2.             Among
its discretionary powers, the Plan Administrator shall have complete
discretion, exercisable either at the time an option is granted or at any time
while the option remains outstanding, to:

 

(i)            extend
the period of time for which the option is to remain exercisable following the
Optionee’s cessation of Service, but in no event beyond the Expiration Date,
and/or

 

5

 

(ii)           permit
the option to be exercised, during the applicable post-Service exercise period,
not only with respect to the number of vested shares of Common Stock for which
such option is exercisable at the time of the Optionee’s cessation of Service
but also with respect to one or more additional installments in which the
Optionee would have vested had the Optionee continued in Service.

 

D.            Stockholder Rights. The holder of an
option shall have no stockholder rights with respect to the shares subject to
the option until such person shall have exercised the option, paid the exercise
price and become a holder of record of the purchased shares.

 

E.             Repurchase Rights. The Plan
Administrator shall have the discretion to grant options that are exercisable
for unvested shares of Common Stock. 
Should the Optionee cease Service while such shares are unvested, the
Corporation shall have the right to repurchase any or all of those unvested
shares at the exercise price paid per share. 
The terms upon which such repurchase right shall be exercisable
(including the period and procedure for exercise and the appropriate vesting
schedule for the purchased shares) shall be established by the Plan
Administrator and set forth in the document evidencing such repurchase right.

(Excerpts from a spatial reasoning dataset)

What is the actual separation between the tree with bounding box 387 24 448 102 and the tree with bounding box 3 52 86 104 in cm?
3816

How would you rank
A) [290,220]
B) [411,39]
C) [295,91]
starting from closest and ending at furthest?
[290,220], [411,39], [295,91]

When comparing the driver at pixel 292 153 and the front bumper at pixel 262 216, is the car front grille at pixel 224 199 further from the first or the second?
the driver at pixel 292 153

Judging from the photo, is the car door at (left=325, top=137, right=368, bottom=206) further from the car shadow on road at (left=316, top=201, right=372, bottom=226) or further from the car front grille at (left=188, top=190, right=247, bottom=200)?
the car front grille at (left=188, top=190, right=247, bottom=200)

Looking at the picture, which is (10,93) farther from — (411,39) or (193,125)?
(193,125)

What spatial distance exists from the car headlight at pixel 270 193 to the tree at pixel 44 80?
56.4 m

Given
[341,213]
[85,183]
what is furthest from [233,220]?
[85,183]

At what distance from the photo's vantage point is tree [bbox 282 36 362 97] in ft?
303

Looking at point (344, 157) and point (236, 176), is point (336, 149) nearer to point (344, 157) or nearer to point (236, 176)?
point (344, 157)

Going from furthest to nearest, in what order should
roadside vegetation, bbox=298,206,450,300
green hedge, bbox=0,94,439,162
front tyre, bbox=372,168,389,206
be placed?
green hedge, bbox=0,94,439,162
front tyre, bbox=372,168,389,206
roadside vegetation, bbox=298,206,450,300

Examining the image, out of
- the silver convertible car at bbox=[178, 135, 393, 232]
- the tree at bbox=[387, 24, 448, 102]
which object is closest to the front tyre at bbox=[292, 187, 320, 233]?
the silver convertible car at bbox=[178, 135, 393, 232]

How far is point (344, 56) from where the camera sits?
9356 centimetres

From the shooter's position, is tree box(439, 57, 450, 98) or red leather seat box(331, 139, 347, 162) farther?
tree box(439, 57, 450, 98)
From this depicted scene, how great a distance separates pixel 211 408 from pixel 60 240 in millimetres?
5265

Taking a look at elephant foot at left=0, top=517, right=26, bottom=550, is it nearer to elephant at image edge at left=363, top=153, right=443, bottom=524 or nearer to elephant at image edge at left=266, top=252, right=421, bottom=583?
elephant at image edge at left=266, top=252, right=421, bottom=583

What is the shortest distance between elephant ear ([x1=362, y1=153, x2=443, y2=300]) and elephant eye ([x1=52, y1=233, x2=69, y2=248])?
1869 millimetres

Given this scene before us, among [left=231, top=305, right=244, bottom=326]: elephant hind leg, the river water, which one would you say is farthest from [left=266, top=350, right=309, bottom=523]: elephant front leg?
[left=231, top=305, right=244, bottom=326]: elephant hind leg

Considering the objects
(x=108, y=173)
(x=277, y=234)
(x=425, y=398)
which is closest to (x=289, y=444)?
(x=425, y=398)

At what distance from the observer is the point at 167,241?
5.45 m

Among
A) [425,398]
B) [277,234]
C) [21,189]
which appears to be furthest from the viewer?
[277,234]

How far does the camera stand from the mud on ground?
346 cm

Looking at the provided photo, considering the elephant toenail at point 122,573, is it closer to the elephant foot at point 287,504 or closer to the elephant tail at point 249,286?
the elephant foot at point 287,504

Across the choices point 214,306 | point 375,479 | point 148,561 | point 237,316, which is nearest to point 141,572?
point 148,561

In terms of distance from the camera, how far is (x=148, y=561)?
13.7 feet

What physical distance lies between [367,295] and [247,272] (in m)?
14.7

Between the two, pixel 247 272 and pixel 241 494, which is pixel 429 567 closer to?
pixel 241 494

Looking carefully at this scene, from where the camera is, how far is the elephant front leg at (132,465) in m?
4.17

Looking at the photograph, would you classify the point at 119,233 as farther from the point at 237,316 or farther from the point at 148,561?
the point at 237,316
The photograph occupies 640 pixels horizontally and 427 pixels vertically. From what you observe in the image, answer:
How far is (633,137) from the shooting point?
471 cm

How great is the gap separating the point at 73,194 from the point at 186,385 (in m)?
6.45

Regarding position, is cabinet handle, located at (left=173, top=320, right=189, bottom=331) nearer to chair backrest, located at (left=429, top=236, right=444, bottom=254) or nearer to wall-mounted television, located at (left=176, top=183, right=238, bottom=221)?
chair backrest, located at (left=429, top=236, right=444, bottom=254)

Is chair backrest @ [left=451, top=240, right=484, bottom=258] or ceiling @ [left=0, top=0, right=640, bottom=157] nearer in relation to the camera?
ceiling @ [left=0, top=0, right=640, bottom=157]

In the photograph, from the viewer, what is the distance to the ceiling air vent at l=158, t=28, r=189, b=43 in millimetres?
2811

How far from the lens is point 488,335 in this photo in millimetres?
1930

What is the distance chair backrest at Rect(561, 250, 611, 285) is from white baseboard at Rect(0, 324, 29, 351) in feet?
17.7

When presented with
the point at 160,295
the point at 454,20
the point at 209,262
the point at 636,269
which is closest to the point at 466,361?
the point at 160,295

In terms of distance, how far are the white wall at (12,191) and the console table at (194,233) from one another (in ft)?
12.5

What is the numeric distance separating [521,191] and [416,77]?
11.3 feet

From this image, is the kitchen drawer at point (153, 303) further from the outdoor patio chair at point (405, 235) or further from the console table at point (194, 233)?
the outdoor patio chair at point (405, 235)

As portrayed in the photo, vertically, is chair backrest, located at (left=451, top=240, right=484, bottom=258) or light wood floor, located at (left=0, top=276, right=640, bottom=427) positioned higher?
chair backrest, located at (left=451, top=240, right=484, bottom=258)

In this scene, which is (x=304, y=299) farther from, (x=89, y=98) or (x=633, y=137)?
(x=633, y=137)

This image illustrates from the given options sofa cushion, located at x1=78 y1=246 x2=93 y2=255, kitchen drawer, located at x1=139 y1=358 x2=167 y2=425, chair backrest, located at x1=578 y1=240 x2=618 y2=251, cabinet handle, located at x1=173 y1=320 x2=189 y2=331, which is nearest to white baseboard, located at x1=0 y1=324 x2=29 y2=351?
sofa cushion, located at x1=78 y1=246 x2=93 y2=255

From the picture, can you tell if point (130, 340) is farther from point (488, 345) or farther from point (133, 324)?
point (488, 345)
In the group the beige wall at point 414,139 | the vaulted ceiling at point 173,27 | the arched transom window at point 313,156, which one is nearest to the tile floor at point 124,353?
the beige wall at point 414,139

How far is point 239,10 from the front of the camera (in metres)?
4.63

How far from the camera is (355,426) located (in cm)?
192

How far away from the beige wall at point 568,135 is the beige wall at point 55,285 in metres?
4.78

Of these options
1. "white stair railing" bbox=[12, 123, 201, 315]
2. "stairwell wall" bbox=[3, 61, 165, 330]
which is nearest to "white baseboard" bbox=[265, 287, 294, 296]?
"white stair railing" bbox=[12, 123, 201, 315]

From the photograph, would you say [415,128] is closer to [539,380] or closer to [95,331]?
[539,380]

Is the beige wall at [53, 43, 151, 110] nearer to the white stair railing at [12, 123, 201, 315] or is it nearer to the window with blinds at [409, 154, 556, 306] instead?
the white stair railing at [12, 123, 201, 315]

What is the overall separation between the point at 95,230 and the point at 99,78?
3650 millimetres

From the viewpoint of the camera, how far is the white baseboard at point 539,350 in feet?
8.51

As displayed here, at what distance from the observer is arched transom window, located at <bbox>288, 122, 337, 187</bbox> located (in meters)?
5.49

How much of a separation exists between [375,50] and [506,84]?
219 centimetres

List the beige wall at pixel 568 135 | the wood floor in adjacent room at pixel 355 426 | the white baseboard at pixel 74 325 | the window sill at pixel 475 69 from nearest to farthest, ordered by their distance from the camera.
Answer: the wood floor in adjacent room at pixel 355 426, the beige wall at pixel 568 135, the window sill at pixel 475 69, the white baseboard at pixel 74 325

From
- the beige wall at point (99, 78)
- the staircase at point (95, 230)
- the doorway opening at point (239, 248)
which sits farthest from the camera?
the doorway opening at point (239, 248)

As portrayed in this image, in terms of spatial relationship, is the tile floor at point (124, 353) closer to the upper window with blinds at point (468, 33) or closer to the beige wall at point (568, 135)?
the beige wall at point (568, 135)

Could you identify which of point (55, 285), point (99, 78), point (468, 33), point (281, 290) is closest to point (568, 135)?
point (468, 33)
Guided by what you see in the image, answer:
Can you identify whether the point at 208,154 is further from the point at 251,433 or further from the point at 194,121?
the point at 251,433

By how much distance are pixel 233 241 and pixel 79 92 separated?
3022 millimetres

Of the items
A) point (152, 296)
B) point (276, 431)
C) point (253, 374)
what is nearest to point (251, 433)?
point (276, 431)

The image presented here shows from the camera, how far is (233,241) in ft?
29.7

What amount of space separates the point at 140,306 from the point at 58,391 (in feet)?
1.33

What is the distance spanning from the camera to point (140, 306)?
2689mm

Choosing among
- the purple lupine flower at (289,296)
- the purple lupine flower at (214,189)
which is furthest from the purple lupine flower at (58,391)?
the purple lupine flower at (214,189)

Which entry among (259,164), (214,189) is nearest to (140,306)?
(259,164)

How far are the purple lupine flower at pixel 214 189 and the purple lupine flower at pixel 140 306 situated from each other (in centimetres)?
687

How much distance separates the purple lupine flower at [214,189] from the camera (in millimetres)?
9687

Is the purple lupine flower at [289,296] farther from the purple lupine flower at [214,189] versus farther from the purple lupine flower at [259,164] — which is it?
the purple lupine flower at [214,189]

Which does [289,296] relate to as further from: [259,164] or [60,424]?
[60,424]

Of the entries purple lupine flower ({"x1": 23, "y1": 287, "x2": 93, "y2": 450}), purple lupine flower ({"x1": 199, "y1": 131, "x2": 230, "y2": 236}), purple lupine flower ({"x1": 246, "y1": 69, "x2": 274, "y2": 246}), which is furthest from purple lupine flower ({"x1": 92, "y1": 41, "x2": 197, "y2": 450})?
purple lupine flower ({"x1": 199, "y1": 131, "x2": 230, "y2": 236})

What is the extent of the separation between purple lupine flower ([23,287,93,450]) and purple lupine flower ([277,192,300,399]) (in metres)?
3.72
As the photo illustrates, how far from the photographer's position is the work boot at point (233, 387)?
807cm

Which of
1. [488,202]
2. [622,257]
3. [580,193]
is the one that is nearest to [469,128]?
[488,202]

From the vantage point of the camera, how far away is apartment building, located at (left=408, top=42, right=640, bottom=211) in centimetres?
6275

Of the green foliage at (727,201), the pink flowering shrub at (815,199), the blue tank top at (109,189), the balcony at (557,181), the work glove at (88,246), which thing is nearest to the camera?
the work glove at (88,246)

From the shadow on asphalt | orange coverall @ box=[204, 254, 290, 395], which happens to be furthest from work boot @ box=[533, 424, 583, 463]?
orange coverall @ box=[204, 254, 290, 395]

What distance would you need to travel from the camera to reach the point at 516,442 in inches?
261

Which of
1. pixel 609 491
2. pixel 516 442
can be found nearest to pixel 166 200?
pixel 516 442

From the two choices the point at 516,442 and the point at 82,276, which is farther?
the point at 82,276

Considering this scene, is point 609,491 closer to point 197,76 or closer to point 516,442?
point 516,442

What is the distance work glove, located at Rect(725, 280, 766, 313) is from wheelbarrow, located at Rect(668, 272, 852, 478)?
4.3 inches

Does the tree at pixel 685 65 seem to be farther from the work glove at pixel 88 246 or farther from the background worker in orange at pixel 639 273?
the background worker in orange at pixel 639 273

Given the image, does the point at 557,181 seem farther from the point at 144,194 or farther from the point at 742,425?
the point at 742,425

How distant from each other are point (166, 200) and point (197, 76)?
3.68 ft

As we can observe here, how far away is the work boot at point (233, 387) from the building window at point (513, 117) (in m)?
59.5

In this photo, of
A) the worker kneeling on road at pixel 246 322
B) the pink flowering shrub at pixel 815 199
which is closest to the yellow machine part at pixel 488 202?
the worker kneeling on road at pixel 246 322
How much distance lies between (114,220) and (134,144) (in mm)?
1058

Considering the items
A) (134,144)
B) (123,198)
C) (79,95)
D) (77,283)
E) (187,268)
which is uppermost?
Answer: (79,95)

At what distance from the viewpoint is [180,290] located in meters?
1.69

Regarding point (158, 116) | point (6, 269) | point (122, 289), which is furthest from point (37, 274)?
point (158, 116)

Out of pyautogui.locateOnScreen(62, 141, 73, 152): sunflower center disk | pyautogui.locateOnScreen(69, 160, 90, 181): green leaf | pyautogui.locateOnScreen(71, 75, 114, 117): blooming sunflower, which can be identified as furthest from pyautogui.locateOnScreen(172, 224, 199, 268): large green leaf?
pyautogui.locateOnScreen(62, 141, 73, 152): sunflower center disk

* **What is expected**
In the stock option plan text, at what price may the Corporation repurchase unvested shares when the Optionee ceases Service?

* **Output for this exercise**
At the exercise price paid per share.